Fundamental measures highlight operational efficiency, profitability margins, and strategic thrust into research initiatives dictating competitive leverage.
| Metric | 2023 | 2024 | 2025 |
|---|---|---|---|
| Return on Equity | -1.25% | 9.67% | -20.23% |
| Return on Assets | -0.61% | 3.67% | -7.01% |
| Net Profit Margin | -1.07% | 9.10% | -14.10% |
| Gross Margin | 32.85% | 38.09% | 38.79% |
| EBIT Margin | 1.67% | 15.41% | -7.54% |
| EBITDA Margin | 6.73% | 20.68% | -1.78% |
| R&D to Revenue | 0% | 0% | 0% |
The financial health of the firm indicates strains, evidenced by negative returns and fluctuating profitability metrics. Strengthening revenue-generating capabilities is essential for enduring economic sustainability.
This chart represents the recent price development of The J. M. Smucker Company.

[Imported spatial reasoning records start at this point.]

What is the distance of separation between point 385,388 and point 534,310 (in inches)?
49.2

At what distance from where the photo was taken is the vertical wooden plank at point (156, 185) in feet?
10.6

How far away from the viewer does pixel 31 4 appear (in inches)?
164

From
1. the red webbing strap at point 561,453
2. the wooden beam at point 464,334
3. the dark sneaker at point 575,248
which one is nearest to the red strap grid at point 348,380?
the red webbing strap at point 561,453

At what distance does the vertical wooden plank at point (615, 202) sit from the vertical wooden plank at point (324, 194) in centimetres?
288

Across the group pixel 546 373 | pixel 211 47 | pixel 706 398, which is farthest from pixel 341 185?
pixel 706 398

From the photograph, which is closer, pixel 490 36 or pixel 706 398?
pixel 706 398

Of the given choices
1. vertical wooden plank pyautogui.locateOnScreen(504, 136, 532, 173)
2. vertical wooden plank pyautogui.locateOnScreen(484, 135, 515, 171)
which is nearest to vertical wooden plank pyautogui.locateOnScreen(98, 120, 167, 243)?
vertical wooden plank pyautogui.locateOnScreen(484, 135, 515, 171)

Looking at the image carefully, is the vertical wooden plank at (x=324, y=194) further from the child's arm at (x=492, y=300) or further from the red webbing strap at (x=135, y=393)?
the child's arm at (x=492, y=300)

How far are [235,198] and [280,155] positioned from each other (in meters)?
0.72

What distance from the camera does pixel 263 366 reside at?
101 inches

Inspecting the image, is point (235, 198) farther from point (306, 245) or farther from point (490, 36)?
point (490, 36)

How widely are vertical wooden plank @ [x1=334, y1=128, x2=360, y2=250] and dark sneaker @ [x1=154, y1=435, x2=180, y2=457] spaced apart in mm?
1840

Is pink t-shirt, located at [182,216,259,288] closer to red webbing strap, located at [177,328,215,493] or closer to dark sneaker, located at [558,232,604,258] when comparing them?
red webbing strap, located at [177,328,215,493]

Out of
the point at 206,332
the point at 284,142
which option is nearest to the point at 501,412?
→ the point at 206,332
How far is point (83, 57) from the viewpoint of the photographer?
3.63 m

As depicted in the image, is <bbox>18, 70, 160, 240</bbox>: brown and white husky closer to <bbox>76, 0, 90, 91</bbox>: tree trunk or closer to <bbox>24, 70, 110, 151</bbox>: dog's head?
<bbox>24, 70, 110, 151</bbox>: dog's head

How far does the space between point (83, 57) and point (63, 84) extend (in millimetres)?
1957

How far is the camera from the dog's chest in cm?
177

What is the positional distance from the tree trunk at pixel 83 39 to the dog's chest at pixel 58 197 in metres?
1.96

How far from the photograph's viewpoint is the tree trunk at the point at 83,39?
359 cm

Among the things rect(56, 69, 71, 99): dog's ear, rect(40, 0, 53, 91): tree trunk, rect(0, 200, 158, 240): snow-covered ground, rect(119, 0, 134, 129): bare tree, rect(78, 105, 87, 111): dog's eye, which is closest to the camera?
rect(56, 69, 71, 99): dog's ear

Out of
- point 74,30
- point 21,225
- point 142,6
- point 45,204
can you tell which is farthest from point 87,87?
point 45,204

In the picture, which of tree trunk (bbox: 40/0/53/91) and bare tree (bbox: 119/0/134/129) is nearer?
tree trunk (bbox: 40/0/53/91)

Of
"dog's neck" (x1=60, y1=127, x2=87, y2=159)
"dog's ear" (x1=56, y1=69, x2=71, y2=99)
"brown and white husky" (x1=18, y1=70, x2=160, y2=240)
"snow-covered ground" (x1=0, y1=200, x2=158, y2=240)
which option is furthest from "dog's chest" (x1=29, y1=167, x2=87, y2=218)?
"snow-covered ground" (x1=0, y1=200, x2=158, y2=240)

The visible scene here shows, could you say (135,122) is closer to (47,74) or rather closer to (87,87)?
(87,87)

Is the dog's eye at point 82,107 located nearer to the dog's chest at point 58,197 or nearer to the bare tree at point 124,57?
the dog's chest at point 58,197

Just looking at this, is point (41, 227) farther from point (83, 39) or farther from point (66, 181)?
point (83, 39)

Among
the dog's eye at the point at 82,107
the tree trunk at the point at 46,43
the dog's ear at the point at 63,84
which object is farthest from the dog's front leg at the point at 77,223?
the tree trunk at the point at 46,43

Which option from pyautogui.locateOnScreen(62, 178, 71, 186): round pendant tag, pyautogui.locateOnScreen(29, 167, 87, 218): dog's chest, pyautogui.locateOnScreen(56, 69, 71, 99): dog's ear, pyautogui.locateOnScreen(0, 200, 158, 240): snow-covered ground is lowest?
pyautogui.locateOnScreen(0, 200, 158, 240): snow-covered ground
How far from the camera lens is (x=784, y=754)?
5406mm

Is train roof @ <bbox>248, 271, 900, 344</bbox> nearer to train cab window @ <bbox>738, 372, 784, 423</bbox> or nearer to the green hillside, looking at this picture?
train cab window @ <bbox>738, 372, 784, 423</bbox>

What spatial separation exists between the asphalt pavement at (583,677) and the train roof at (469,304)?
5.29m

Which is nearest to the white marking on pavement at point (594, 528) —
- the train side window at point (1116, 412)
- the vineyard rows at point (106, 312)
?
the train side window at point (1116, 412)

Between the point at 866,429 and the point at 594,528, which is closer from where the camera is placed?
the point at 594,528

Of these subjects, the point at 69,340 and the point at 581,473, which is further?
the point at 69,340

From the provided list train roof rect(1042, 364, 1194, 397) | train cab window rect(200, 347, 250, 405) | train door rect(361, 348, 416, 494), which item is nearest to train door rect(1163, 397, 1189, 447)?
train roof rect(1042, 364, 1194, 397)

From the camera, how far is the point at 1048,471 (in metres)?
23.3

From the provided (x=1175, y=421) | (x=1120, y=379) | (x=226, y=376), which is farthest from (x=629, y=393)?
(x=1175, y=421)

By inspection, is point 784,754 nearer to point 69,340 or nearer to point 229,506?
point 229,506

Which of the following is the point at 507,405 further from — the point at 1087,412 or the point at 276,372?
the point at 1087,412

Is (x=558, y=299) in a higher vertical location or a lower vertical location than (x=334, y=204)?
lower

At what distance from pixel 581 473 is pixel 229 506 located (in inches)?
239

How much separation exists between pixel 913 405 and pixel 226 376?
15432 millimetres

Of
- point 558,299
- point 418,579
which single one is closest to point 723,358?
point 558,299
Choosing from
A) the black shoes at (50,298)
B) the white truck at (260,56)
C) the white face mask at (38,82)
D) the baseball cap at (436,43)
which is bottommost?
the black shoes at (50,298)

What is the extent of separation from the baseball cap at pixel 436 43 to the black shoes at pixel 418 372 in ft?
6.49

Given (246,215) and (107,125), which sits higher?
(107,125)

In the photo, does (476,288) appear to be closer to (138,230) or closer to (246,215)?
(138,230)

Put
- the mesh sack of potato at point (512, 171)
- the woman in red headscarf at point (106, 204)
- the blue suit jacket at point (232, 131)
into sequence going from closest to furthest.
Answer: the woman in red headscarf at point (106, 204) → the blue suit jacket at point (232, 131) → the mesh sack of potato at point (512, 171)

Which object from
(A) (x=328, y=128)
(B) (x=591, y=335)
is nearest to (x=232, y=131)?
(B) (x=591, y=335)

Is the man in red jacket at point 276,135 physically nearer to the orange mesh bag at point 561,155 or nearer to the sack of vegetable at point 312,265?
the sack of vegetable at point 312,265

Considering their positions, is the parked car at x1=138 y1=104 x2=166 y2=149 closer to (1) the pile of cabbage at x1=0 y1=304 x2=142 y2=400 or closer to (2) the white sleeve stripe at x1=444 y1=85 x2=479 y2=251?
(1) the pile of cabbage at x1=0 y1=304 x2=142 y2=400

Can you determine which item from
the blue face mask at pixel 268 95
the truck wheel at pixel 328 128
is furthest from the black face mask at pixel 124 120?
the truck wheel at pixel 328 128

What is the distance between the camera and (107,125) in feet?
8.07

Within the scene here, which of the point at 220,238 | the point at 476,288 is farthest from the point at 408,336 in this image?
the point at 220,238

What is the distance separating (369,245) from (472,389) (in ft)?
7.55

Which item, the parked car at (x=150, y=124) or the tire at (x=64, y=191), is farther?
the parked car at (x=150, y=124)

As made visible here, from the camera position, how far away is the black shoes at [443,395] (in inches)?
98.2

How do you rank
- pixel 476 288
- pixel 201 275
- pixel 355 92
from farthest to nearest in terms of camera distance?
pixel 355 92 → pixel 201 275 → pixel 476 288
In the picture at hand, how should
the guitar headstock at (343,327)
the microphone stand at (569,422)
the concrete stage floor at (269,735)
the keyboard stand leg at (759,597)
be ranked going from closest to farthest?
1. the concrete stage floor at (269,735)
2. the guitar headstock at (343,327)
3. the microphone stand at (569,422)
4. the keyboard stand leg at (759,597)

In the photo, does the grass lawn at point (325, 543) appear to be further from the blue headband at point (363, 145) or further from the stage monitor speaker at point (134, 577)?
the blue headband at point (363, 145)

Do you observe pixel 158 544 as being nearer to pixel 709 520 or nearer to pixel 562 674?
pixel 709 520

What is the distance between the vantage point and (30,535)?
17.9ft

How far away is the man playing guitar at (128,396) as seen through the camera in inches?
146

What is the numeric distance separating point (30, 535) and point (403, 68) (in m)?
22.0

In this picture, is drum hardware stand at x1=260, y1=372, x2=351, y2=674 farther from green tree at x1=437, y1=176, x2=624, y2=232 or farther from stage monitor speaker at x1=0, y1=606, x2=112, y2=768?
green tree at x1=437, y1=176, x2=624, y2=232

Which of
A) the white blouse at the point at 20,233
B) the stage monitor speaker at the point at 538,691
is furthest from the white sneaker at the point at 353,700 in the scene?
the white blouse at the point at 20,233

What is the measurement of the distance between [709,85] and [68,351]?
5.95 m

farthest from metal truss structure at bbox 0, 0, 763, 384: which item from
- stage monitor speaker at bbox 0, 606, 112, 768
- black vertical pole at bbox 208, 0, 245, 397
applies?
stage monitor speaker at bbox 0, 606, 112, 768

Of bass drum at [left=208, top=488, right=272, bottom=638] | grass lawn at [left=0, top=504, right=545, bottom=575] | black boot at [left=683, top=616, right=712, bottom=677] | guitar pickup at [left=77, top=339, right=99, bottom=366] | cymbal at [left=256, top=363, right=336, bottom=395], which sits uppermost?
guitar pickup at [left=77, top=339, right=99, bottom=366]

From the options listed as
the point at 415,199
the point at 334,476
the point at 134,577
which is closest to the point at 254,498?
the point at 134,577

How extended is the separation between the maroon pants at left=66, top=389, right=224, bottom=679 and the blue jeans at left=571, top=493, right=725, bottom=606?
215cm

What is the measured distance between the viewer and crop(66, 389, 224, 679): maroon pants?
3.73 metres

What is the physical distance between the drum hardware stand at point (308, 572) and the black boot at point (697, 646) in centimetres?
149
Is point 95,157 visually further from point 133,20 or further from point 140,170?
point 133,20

Utilizing a comprehensive scoring system to evaluate J. M. Smucker's strategic dividend positioning and financial health:
| Category | Score (Out of 5) | Rating Bar |
|---|---|---|
| Dividend yield | 4 | |
| Dividend Stability | 5 | |
| Dividend growth | 4 | |
| Payout ratio | 2 | |
| Financial stability | 2 | |
| Dividend continuity | 5 | |
| Cashflow Coverage | 3 | |
| Balance Sheet Quality | 3 |
The J. M. Smucker Company demonstrates a solid dividend payout lineage and a credible growth trajectory. However, areas of concern lie in its current leverage situation and negative profitability metrics. Potential investors should weigh these elements whilst considering the company's consistent dividend offerings and sectorial position.